Le documentaire ‘’El maestro Laba Sosseh’’ dont la réalisation a duré treize ans se nourrit de rencontres, de discussions, de témoignages, mais aussi de l’âme des lieux visités tout au long de ce voyage sur les traces de Laba Sosseh avec comme décor principal Dakar.
 
’’C’est en 2007, avant sa mort que j’ai eu l’idée de faire ce film quand j’ai lu l’interview de Mame Sira Konaté dans l’observateur où Laba Sosseh demandait de l’aide pour se soigner.
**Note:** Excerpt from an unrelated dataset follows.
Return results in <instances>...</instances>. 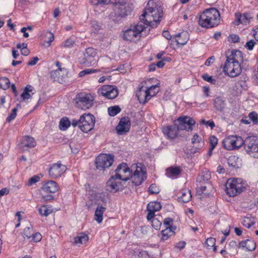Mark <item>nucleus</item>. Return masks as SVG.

Mais c’est en 2015 véritablement que la réalisation a démarré’’’, a indiqué Macky Madiba Sylla.
 
Les voix de l’animateur Djibril Gaby Gaye, du producteur Daniel Cuxac, Mass Diallo, du chanteur Pape Fall, entre autres, sont audibles dans le film.
 
Il faut toutefois déplorer la non apparition des ténors de la musique sénégalaise à savoir Youssou Ndour qui comme Laba Sosseh a fait les beaux jours du Star band de feu Ibra Kassé, de Ismaïla Lo, et autres.
 
’’Ces gens ont des entourages bizarres, ce n’est pas forcément les musiciens, mais leurs entourages ne comprennent pas l’enjeu. J’ai fait les démarches et relancer à plusieurs reprises. C’est une grande frustration et une déception’’, a dit Macky Madiba Sylla connu par ailleurs sur la scène reggae sénégalaise.
 
Il regrette que des anciens musiciens, artistes et autres citoyens ayant des parcours exemplaires ne soient pas assez valorisés de leur vivant déjà.
 
Ce film musical est aussi un hommage à toutes ces personnes interviewés et qui sont disparus avant la sortie à l’image de Daniel Cuxac. Au-delà du portrait du chanteur, c’est une carte postale de la capitale sénégalaise qu’offrent à voir les deux réalisateurs.
 
’’C’est un voyage initiatique pour mon coréalisateur Lionel qui a fait les images, il a vécu au Sénégal avec ses parents et il y revient 25 ans après. C’est le Dakar culturel, les rues vivantes donnent envie de visiter Dakar’’, fait savoir le réalisateur Sylla.
 
Il travaille déjà depuis décembre 2019 sur un autre projet documentaire intitulé ’’Le Sénégal révolutionnaire au nom de la liberté’’ qui revient sur les évènements de Mai 68.
 
’’Nous avons des projets de films sur Bocandé, sur Khar Mbaye Diaga, etc.’’, a-t-il fait part.